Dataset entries
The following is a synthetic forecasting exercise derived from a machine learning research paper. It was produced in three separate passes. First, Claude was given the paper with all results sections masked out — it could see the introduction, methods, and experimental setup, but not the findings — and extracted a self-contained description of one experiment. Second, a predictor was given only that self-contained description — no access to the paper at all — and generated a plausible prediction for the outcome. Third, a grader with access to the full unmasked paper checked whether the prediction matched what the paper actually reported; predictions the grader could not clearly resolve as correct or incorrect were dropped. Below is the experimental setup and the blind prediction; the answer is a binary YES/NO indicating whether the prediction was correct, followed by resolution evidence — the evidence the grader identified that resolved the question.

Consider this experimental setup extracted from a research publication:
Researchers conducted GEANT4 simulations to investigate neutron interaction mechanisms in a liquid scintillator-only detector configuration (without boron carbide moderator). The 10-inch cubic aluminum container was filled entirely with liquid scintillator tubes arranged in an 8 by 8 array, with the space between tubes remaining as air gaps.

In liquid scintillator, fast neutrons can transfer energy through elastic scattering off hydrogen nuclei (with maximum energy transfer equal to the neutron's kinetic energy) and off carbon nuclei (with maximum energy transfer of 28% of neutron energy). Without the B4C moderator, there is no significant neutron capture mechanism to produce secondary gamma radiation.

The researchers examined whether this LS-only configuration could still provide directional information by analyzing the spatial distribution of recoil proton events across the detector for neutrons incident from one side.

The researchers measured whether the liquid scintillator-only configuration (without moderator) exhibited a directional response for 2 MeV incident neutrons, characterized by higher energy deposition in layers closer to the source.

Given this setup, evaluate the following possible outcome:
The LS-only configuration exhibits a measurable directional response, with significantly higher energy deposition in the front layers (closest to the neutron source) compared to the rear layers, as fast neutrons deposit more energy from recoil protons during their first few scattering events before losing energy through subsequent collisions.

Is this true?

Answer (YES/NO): NO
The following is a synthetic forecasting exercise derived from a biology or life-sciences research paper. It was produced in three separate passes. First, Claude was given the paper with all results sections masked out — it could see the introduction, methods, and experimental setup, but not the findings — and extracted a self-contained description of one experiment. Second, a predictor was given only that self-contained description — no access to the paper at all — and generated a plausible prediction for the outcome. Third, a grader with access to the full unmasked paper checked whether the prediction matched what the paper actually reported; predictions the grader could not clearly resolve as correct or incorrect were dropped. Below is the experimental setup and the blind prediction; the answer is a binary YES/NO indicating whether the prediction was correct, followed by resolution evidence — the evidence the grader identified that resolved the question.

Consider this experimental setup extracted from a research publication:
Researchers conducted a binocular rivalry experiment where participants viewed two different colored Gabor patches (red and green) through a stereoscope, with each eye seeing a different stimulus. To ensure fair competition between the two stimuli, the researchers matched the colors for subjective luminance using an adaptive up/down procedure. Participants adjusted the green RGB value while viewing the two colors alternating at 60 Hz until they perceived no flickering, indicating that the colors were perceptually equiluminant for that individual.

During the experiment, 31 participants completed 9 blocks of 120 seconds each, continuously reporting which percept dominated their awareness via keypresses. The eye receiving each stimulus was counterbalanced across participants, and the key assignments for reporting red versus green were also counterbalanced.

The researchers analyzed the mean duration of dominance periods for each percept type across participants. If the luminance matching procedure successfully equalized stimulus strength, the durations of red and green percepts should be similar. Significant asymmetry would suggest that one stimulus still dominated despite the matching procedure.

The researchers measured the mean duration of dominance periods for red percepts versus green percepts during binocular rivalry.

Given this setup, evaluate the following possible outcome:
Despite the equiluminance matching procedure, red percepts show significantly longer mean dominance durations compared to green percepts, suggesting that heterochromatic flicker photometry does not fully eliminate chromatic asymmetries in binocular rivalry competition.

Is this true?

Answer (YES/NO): NO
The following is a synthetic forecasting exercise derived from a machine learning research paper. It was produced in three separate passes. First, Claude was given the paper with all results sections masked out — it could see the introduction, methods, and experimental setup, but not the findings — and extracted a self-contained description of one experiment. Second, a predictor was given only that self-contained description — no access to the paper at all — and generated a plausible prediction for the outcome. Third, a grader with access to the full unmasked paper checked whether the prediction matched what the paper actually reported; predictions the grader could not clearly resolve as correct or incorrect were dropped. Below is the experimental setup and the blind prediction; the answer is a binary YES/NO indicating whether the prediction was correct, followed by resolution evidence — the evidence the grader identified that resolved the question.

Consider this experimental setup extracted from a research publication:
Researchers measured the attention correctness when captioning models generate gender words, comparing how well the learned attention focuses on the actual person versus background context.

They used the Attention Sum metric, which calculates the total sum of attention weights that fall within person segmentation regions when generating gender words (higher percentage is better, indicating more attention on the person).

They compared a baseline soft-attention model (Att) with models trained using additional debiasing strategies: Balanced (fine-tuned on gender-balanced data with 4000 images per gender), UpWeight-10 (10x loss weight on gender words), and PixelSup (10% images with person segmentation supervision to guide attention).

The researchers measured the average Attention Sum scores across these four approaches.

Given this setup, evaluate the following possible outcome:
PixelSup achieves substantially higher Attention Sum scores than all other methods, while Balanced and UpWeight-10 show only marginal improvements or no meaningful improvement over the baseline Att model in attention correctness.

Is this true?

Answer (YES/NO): YES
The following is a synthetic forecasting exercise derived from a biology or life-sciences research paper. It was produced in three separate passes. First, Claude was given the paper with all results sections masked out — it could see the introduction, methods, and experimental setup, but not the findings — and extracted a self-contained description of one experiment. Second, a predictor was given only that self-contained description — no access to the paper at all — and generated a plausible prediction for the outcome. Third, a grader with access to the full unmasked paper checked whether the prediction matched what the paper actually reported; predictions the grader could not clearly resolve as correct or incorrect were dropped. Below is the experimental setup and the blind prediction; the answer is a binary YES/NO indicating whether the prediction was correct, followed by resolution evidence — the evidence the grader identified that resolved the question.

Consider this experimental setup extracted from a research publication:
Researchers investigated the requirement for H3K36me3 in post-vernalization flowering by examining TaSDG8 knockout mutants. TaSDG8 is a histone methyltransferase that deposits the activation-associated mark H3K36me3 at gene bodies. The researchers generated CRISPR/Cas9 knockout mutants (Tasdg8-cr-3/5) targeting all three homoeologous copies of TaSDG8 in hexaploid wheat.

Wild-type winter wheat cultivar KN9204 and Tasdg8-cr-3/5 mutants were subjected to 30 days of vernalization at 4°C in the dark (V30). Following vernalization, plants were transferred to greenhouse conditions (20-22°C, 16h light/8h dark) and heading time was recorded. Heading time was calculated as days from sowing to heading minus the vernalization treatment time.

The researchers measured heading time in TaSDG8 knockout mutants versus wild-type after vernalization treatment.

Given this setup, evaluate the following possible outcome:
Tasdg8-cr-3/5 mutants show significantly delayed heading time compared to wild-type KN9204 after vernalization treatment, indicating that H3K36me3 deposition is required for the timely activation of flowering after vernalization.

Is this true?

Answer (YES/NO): YES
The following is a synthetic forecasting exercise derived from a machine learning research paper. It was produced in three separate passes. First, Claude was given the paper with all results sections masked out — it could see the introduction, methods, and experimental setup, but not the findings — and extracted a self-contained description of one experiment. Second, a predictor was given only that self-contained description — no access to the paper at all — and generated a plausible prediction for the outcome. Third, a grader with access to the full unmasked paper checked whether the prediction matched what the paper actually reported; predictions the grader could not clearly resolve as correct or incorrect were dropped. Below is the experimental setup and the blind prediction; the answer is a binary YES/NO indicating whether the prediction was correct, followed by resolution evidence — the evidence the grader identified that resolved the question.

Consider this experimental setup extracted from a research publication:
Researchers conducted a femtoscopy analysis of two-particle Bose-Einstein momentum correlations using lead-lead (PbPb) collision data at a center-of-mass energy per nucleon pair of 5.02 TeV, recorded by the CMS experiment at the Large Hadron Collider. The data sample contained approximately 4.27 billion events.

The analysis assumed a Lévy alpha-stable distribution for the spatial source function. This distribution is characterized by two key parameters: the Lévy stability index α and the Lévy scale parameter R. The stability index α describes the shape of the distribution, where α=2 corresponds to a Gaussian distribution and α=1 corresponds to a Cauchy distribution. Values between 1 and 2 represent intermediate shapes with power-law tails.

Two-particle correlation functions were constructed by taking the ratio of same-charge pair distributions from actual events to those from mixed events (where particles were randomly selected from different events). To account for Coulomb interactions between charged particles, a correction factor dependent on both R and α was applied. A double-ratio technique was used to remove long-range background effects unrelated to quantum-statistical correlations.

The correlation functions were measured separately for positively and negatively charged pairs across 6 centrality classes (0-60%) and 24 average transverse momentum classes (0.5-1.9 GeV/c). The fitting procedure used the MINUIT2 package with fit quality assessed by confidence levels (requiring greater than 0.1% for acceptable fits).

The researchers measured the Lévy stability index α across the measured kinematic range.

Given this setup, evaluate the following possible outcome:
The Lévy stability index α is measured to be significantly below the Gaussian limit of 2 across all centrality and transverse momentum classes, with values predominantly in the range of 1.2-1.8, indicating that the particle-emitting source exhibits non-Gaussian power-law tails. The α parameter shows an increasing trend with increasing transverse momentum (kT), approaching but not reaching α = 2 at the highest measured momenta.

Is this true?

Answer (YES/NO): NO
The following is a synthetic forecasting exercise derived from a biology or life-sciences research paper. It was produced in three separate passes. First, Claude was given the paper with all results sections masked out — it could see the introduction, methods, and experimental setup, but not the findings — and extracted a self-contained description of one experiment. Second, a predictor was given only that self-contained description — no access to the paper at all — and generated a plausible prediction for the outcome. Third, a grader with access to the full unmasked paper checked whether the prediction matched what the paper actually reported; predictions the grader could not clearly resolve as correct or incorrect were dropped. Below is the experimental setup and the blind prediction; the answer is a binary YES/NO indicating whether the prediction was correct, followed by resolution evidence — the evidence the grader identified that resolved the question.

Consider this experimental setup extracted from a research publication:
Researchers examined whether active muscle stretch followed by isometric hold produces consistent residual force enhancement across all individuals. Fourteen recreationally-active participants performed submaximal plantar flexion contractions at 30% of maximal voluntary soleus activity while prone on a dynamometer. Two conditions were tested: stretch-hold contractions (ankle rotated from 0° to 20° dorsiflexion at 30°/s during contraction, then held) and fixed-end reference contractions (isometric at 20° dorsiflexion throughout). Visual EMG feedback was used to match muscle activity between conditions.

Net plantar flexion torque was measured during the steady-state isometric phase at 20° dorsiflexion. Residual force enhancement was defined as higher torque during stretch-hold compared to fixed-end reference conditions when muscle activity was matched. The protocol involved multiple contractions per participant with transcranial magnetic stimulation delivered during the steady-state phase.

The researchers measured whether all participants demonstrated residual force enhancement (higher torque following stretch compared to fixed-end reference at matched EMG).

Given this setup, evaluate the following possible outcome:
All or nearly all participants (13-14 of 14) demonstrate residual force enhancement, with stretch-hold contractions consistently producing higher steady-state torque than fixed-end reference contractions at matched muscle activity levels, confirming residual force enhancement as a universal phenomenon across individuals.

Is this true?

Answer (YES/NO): NO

* [THE PROBLEM]: Show every line from the entries above in which the word "scores" appears.

* [RESPONSE TO THE TASK]:
The researchers measured the average Attention Sum scores across these four approaches.
PixelSup achieves substantially higher Attention Sum scores than all other methods, while Balanced and UpWeight-10 show only marginal improvements or no meaningful improvement over the baseline Att model in attention correctness.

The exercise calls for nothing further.